I'm sure most of you have read about the "epic hack" of a (ex-?) Gizmodo employee this last week (http://www.wired.com/gadgetlab/2012/08/apple-amazon-mat-honan-hacking/). It's probably been discussed already on here, I just haven't searched for it. I don't want to discuss this particular hack so much (which is why I didn't search), but rather the implications with regard to Live ID (or Windws ID or what ever name it's getting with the rebranding of everything).
I bought into the Apple account system originally to buy songs at 99 cents a pop, and over the years that same ID has evolved into a single point of entry that controls my phones, tablets, computers and data-driven life. With this AppleID, someone can make thousands of dollars of purchases in an instant, or do damage at a cost that you can't put a price on.

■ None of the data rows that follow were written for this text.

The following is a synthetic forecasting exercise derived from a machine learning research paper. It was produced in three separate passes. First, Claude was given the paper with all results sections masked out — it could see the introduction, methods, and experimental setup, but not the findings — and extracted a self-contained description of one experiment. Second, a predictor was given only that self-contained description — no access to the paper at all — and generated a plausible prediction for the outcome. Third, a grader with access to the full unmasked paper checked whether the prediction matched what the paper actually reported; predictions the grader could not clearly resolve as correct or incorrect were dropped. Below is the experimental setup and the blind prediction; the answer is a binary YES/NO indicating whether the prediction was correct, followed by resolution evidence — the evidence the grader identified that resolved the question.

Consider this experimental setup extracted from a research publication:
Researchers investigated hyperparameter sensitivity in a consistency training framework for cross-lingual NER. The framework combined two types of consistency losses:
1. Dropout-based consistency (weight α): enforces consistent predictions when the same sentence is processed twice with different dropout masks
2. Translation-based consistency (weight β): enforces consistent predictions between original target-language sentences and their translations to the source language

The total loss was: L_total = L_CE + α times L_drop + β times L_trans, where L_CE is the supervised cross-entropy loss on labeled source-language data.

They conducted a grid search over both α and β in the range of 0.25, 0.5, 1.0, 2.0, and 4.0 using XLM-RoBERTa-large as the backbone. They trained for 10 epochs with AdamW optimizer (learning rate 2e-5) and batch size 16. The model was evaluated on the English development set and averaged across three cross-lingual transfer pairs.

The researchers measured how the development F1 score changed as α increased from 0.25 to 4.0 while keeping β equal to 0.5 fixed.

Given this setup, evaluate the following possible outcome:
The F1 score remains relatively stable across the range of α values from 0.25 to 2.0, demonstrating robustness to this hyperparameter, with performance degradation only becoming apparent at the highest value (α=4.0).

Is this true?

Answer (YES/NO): YES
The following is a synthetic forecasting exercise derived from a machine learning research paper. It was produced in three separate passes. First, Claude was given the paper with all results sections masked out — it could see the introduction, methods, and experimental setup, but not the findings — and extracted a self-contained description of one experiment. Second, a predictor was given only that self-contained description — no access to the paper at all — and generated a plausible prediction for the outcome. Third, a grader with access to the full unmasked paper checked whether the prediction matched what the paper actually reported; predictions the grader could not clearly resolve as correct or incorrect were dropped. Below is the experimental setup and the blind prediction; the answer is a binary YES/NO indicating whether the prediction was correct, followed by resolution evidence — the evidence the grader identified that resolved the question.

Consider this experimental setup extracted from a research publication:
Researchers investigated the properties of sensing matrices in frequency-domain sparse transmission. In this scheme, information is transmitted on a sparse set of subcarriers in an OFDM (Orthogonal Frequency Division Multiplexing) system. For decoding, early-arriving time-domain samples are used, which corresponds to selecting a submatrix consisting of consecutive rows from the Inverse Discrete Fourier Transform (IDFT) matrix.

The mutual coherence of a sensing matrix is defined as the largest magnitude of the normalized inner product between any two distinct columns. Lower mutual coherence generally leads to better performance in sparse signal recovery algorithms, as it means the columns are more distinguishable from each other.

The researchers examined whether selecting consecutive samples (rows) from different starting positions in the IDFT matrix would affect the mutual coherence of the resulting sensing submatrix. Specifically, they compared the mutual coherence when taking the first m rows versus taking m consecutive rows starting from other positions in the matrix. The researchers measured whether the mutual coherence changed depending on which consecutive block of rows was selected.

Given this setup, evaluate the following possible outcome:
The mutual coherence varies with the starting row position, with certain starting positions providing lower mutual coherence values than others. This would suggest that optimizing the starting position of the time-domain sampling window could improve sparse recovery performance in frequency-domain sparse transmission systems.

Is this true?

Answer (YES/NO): NO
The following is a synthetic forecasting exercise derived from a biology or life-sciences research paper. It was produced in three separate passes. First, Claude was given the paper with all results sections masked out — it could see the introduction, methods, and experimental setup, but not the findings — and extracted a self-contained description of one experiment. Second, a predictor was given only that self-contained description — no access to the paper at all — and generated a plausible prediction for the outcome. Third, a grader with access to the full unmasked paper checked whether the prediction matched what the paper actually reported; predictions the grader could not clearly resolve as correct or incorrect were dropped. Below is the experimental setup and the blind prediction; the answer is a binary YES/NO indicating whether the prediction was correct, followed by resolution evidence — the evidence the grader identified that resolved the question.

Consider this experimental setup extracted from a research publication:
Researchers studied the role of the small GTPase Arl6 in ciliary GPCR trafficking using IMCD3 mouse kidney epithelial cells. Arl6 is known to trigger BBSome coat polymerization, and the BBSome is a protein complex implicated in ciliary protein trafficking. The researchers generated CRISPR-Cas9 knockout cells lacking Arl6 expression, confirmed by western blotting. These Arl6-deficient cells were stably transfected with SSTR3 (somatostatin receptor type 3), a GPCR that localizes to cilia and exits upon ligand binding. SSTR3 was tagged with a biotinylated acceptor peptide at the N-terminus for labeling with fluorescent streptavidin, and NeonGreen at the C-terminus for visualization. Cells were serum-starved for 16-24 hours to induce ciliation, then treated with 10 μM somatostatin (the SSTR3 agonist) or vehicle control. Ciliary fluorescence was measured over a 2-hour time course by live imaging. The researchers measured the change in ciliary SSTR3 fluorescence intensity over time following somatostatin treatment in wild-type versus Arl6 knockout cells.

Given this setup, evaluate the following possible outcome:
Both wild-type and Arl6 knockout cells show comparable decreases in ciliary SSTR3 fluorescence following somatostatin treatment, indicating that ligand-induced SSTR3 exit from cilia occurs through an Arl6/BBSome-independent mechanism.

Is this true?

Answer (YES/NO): NO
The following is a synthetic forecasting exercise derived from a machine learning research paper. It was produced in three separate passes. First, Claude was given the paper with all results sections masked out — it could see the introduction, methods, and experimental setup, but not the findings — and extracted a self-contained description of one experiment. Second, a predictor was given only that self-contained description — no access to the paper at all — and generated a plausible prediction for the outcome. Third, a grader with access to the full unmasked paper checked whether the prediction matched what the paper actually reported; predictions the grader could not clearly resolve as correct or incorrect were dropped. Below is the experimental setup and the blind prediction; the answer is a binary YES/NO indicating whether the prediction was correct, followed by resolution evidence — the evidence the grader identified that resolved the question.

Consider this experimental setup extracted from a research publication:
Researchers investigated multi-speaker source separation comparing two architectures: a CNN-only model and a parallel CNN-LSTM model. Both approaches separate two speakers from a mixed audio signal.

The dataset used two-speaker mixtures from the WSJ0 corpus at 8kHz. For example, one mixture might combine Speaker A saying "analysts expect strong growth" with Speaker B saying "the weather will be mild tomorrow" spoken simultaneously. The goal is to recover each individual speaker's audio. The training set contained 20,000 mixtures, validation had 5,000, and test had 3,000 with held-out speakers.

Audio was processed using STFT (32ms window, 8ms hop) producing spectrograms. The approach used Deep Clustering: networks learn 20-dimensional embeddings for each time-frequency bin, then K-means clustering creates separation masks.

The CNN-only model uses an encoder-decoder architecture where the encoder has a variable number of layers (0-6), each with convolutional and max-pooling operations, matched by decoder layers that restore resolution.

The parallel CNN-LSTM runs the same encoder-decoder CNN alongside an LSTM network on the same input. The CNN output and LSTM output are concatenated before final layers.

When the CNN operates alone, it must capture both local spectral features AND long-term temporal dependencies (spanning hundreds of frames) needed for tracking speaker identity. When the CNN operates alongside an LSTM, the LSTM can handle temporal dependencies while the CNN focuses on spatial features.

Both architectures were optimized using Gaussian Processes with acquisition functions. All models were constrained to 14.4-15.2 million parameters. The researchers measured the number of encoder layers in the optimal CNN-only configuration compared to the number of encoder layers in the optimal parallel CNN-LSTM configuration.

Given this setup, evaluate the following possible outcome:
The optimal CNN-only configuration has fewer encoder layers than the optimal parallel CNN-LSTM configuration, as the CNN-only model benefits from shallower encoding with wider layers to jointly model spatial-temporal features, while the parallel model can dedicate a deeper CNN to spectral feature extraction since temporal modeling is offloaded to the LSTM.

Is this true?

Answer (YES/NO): NO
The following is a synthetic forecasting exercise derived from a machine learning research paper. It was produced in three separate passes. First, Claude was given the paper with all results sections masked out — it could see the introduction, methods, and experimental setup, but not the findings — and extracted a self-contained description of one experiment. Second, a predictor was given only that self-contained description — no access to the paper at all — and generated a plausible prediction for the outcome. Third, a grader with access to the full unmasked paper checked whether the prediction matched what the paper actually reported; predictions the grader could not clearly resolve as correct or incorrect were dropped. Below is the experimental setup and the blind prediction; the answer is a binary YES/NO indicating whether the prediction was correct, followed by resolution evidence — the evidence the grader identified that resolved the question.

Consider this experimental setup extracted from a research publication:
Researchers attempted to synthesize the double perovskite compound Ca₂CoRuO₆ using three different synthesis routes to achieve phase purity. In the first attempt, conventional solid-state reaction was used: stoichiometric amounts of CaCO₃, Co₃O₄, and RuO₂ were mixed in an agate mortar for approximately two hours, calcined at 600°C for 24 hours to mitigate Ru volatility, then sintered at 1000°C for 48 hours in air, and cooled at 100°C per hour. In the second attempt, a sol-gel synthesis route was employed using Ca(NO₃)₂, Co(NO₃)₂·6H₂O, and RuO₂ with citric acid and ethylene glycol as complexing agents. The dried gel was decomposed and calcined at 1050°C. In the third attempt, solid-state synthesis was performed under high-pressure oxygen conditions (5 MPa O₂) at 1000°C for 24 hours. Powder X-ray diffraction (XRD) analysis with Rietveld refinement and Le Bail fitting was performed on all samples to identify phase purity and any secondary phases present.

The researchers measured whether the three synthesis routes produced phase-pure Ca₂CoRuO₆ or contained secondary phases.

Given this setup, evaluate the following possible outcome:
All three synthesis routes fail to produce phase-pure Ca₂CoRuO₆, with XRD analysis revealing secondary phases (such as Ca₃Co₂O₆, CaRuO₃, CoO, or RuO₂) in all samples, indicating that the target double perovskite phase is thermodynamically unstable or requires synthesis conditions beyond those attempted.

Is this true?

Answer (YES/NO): YES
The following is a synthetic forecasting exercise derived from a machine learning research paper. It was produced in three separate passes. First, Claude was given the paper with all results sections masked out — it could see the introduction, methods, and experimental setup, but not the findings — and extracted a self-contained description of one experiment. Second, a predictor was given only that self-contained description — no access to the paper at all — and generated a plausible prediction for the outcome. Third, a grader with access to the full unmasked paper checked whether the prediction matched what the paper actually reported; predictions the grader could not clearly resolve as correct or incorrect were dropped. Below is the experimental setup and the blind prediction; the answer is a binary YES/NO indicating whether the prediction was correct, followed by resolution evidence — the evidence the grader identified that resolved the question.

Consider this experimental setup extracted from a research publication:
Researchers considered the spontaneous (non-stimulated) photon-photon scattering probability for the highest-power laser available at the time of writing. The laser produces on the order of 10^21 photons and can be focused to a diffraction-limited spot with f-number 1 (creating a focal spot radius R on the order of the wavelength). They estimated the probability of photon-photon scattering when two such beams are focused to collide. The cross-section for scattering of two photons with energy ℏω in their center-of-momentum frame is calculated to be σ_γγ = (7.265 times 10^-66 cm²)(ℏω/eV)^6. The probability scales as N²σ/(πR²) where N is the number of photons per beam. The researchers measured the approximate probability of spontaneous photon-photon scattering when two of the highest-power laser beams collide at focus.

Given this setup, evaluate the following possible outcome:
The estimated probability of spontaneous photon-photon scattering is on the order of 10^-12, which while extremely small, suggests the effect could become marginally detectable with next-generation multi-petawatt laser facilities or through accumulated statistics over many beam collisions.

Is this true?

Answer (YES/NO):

Live ID has already grown to be much the same thing, but it's going to be much worse with Windows 8, where people use it to logon to their computers and control pretty much everything "in the cloud" surrounding apps on Windows 8, Windows Phone and even Xbox. The slogan should almost be changed to "three screens, the cloud, and one set of credentials". This is dangerous and scary, to be honest.
Microsoft needs to address the problems here. Two factor authentication is, I think, a minimum requirement. A solution like Google has already would be a good first step, but it has problems. The necessity to enter in a randomly changing numeric code in addition to your user name and password, and the things you have to do to manage applications (like e-mail programs) that don't understand two factor authentication, make it a pain to use. Any pain (aka friction) here, and you know most users won't use it, and thus are at great risk. We need to make two factor authentication easy and painless for users and developers. This means API support, OS support, software support (like web browser integration) and hardware support. Rather than having to type in those digits, users should be able to use bluetooth, NFC, USB and/or some other mechanism to quickly and easily provide this second factor.
At a minimum, I want to hear that Microsoft is providing some sort of two factor authentication in the very near future. I'd much prefer to hear that they are also trying to address the pain points of two factor authentication for the future... and hopefully are doing so in a way that can be standardized across the industry.
Charles, can we get any kind of feedback from Microsoft about this topic?